The Dow Jones Industrial Average fell almost 250 points on Tuesday in what could be its longest losing streak since the 1970s.
The index was down 244 points in midday trading, falling 0.56% to 43,455. It has shed value since Dec. 4 as it approaches a nine-day losing streak. That would be its longest since 1978.
Other market indexes have also taken a hit ahead of the Federal Reserve’s final interest rate decision of 2024. The S&P 500 fell 0.42% and the tech-heavy Nasdaq dropped 0.39% amid a slump in Nvidia stock.
Following Donald Trump’s election win in November, markets rallied to record highs on expectations of a market-friendly and deregulatory White House.
The Dow, which tracks the market performance of 30 U.S.-listed large-cap companies, closed above 45,000 for the first time on Nov. 29. The S&P 500 closed above 6,000 for the first time on Dec. 6, and the Nasdaq ended Monday at a record high of more than 20,000.
Economists are widely expecting the Federal Open Market Committee to lower the federal funds rate by 25 basis points to 4.25%-4.50% on Wednesday.
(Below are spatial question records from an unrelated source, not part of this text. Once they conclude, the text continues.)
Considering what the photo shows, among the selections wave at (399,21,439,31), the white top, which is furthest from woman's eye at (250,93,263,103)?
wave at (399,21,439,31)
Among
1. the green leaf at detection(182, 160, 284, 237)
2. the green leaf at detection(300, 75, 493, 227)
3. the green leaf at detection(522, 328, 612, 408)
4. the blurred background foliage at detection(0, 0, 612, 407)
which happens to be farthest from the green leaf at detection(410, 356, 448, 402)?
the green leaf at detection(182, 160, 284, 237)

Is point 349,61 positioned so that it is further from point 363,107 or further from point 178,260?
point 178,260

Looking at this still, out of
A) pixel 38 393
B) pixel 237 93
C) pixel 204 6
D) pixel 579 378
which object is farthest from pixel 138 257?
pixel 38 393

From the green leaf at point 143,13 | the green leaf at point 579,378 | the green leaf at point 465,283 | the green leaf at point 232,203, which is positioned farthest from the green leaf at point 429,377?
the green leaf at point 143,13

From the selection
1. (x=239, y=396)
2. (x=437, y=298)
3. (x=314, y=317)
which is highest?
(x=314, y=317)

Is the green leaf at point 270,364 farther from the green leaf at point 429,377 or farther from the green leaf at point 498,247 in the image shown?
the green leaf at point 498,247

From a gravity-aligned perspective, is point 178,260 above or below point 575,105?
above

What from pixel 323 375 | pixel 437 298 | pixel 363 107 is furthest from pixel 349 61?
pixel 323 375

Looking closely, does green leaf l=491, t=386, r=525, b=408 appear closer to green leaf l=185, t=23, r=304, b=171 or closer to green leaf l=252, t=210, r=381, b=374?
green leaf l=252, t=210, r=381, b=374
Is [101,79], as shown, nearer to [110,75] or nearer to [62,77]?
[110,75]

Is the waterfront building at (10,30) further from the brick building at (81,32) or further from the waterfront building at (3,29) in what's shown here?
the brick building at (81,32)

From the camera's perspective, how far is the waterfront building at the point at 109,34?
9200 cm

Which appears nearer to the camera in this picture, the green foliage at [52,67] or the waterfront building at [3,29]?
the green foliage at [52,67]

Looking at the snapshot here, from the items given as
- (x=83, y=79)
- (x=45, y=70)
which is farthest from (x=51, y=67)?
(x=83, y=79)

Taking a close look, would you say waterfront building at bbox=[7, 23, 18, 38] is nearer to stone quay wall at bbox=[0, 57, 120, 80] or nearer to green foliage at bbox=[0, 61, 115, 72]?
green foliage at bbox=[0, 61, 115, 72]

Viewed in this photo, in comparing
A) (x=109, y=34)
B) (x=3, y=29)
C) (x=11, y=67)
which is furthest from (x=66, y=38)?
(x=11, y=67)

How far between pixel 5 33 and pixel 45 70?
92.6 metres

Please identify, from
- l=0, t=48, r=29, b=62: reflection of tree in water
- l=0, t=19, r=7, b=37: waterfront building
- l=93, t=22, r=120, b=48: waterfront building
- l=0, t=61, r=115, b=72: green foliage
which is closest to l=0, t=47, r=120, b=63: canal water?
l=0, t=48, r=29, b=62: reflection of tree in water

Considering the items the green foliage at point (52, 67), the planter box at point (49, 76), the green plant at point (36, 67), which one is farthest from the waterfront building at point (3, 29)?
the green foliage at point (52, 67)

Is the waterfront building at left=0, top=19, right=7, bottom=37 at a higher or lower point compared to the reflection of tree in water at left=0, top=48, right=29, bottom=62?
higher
That would be the central bank’s third consecutive rate cut of the year, bringing total reductions to 100 basis points.
But the Fed could begin to slow its pace of cuts in 2025 given slightly hotter-than-expected inflation and an uptick in unemployment. Goldman Sachs (GS) has revised its forecast to project quarterly cuts in March, June, and September, with a higher terminal rate of 3.5-3.75%, researchers at the investment bank led by Jan Hatzius said in a note Sunday.
The Fed could also take a more cautious approach toward monetary policy given uncertainty around the incoming administration’s economic plans, Goldman said. In particular, Trump’s proposed universal tariff, could push inflation back up above 3%, according to the investment bank’s projections.